= Avatsara =

Sage in Hinduism

Avatsara (अवत्सार) is a rishi (sage) featured in the Rigveda. His name first appears in Sukta 44 of the Fifth Mandala.

==Work==

Avatsara is the primary author of Sukta 44 of the Fifth Mandala of the Rigveda, whose hymn addressed to the class of Rigvedic deities called the Visvedevas. He is known for the set of eight hymns of four mantras each that appear in the Rigveda viz. Suktas IX.53 to IX.60, and also in the Samaveda (SV.757, SV.1717). He is stated to be the chief priest of the gods. He is described to offer Agni the six-syllable oblation – O Agni, enjoy the oblation, and was set-free. According to Satyasadha (21.3.13), the Kashyapa pravara (lineage) consists of three rishi–ancestors: – Kashyapa, Avatsara, and Naidhruva. The lineage also belongs to two of the Sandilya variations. There are eight notable sages belonging to the Kashyapa family – Kashyapa, Avatsara, Nidhruva, Rebha, Devala, Asita, Bhutamsa, and Vivrha; two unnamed sons of Rebha were also authors of Rigvedic hymns.
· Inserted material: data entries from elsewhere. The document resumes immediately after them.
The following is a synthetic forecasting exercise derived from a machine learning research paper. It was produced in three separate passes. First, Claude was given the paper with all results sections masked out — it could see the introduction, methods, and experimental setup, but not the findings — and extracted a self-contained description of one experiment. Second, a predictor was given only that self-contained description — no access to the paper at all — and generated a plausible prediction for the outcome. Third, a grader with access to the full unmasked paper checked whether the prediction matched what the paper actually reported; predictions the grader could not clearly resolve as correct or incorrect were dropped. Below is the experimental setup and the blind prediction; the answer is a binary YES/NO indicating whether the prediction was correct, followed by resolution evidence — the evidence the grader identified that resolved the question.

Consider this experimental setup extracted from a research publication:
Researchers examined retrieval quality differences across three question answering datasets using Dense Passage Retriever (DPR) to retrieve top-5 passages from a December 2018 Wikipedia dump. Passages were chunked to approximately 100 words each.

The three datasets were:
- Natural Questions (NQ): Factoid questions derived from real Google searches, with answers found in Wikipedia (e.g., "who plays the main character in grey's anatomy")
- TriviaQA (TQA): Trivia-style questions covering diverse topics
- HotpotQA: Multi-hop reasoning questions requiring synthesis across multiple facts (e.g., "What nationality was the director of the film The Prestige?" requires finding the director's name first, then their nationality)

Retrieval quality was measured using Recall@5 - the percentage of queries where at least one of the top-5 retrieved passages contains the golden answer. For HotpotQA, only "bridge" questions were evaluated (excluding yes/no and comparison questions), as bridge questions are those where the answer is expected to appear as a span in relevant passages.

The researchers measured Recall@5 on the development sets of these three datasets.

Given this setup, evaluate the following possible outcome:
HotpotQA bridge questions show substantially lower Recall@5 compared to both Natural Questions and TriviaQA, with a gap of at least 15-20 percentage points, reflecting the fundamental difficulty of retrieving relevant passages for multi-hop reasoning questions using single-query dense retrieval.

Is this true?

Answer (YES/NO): YES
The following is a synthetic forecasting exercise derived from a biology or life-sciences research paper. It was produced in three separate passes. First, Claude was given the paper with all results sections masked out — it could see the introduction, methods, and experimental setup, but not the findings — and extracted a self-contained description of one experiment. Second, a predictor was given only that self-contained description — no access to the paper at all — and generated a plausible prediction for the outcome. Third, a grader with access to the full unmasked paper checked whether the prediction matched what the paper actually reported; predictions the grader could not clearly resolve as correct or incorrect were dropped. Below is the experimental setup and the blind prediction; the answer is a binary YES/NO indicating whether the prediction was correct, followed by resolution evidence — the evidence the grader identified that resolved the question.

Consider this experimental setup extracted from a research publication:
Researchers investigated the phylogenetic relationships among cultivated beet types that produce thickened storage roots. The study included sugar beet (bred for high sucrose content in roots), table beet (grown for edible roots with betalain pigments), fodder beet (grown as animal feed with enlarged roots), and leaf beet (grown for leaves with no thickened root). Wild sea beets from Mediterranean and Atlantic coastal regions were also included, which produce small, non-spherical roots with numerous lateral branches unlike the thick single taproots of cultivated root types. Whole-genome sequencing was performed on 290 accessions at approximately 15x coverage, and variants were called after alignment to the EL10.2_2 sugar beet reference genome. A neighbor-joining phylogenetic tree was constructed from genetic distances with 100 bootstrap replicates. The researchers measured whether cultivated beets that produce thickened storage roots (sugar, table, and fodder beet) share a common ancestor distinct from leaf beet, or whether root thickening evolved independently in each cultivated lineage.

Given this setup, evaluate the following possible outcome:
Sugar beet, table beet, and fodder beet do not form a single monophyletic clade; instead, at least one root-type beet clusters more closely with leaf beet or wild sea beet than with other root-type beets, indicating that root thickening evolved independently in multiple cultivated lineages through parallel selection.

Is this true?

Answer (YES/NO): NO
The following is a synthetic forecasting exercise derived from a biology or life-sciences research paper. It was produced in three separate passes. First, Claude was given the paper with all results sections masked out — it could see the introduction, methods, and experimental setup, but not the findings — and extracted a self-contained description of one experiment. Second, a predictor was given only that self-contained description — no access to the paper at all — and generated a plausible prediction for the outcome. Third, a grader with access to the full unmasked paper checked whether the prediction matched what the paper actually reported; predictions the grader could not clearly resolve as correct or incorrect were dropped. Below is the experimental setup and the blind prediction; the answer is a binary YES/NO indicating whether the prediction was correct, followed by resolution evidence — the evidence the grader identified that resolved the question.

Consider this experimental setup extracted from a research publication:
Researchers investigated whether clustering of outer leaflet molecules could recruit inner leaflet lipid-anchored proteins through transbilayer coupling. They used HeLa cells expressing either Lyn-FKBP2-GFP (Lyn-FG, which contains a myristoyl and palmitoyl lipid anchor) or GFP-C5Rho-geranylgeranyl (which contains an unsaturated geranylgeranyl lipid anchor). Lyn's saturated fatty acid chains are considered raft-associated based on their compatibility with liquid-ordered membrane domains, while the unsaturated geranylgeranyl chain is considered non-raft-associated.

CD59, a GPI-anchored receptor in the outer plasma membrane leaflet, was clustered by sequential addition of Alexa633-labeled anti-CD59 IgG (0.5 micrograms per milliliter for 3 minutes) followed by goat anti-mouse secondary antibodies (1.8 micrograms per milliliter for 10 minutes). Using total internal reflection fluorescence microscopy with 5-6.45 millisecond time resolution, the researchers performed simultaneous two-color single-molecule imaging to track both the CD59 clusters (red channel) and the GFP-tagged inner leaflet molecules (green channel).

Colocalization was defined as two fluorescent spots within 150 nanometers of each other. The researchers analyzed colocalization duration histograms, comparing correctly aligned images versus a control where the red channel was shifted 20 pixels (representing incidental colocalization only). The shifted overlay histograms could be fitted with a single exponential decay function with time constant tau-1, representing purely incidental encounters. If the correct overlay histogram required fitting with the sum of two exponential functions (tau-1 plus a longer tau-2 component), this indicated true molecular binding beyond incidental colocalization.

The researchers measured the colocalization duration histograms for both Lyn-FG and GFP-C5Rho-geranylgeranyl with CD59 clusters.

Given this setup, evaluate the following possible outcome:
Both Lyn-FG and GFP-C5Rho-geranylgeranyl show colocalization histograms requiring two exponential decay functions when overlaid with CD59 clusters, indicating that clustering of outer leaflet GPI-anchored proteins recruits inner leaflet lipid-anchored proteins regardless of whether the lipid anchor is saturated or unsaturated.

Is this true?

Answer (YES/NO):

He is more known for the Suktas 53 to 60 of the Ninth Mandala; these Suktas contain four mantras each, all composed in the Gayatri Metre. In the Rigveda, he addresses Ishvara as, "the fully armed and endowed with many subtle and fine divine powers and destroyer of all evil forces" (RV.IX.53.1). He then addresses Ishvara as, "the purifier or the pure, brilliant as the Sun".
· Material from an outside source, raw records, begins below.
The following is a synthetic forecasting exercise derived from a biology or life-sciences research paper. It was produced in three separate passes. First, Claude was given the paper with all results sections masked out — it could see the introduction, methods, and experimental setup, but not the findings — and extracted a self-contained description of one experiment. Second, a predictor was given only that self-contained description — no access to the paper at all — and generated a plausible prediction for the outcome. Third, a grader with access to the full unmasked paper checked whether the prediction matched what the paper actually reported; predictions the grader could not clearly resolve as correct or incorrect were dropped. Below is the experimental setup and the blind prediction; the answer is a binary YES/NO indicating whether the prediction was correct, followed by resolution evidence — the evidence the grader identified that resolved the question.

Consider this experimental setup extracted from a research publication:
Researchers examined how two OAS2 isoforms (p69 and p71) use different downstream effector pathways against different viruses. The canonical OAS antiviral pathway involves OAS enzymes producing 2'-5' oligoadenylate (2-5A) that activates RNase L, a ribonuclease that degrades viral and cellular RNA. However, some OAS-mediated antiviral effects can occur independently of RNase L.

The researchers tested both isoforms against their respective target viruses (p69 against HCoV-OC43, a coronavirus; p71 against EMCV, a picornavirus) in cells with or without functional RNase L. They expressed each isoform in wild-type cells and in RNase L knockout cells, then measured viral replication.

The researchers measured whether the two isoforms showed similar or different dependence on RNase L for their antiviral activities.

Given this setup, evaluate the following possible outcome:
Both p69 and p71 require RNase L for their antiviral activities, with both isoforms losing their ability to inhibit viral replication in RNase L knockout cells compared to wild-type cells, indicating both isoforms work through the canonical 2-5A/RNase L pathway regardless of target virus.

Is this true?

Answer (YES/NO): NO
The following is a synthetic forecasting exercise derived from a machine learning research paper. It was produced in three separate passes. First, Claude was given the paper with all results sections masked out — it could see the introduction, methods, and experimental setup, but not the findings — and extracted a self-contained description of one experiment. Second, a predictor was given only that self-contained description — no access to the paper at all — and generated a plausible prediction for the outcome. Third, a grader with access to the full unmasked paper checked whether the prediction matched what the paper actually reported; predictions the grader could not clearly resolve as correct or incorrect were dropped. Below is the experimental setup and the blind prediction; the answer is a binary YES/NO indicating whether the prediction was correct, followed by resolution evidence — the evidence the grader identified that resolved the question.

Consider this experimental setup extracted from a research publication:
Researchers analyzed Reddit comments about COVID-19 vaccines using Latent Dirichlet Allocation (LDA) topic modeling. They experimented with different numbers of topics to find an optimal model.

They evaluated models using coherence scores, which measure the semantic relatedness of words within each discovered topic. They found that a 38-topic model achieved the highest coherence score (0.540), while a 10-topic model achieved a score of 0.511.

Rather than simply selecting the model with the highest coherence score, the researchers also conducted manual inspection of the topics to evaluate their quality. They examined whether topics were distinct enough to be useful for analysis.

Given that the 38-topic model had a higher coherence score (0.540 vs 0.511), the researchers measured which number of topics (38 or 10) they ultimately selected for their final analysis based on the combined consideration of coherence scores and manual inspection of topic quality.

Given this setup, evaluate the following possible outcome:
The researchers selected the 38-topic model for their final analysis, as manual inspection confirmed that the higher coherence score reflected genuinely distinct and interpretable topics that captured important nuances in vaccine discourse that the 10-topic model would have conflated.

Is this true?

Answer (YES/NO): NO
His name appears in the Yajurveda, (Y.V.III.i & III.xviii) in which he prays to Agni, and in the Aitareya Brahmana and the Kausitaki Brahmana. In the verses of the Aitareya Brahmana (A.B. ii.24) and Kausitaki Brahmana (K.B.viii.6), both pertaining to the Sacrifice of the Five Oblations, it is stated that Avatsara had reached the home of Agni and had conquered the highest world.

In Rigveda Sukta IX.53, he states that educated people extract the wisdom of the ancients from the Vedas. Further, he states in Rigveda mantra IX.60.3 that the Lord resides as knowledge and consciousness in the hearts and minds of educated people.

==Genealogy==
Avatsara is described to be the son of Kashyapa, who whose lifetime was later than Vamadeva (son of Maharishi Gautama), but earlier than Atri. The word, Avata, denotes an artificially dug up water-source or an artificial well.
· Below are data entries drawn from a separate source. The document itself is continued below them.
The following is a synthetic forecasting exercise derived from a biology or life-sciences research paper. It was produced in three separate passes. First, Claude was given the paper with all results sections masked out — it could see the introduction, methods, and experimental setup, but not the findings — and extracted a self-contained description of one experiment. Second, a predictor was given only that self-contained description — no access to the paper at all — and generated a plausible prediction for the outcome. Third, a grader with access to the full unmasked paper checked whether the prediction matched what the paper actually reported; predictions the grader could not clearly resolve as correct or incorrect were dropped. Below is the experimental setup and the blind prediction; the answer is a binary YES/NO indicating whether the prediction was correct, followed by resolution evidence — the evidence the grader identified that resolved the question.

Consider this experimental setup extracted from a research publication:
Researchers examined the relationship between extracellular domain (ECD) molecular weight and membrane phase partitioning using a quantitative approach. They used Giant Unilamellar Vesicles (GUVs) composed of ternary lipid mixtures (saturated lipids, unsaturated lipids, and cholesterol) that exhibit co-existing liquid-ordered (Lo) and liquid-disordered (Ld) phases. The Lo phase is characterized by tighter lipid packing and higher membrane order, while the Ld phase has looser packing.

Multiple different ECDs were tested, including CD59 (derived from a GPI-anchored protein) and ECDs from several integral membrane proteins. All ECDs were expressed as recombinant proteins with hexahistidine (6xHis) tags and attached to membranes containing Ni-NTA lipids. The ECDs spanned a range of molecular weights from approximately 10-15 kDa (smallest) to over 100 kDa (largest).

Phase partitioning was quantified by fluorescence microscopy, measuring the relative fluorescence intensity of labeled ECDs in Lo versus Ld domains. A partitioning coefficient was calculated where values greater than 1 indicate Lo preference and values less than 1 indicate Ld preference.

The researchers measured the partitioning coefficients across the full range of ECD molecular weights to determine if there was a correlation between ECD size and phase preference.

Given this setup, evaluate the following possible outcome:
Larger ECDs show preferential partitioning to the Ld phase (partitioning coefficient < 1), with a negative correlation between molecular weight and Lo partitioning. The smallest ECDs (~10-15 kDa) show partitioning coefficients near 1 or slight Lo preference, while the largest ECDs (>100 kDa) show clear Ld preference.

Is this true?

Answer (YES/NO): NO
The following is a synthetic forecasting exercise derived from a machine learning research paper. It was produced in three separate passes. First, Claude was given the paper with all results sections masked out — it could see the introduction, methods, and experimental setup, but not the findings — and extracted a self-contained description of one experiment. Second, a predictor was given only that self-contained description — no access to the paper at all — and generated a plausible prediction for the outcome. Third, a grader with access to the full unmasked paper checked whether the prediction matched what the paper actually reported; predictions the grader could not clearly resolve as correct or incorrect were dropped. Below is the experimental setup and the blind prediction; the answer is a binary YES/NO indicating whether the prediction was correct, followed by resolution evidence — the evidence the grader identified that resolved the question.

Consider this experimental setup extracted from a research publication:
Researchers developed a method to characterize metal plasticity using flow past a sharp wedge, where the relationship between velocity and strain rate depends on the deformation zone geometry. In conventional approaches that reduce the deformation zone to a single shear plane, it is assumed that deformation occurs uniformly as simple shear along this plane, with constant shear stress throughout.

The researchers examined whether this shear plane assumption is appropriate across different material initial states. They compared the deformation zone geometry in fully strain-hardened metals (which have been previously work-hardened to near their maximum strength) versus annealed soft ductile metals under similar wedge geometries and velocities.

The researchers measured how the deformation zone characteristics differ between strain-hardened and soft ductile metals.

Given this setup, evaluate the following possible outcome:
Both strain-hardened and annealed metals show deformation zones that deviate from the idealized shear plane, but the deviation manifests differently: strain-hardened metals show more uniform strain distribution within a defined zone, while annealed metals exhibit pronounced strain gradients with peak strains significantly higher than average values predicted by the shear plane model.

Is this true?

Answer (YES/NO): NO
Apart from Kashyapa, the son of Marichi, there appears to have been a second Kashyapa who was the father of Avatsara, Narada and Arundhati, the wife of Vasishtha and it was this second Kashyapa who was one of the Saptarishi. According to the list of sages provided by the Matsya Purana, Kashyapa had two sons – Avatsara and Asita; Nidhruva and Rebha were Avatsara’s son. But this list is doubted; the genealogy otherwise gives three groups among the Kashyaps, the Sandilyas, Naidhruvas and Raibhyas.

From Book IV Chapter VIII of the Srimad Bhagvatam it is learnt though Maitreya that Dhruva, the son of Uttanapada through Suruti, and the grandson of Svyambhuva Manu, had by his first wife Brahmi, two sons, Vatsara and Kalmavatsara or Kalpa.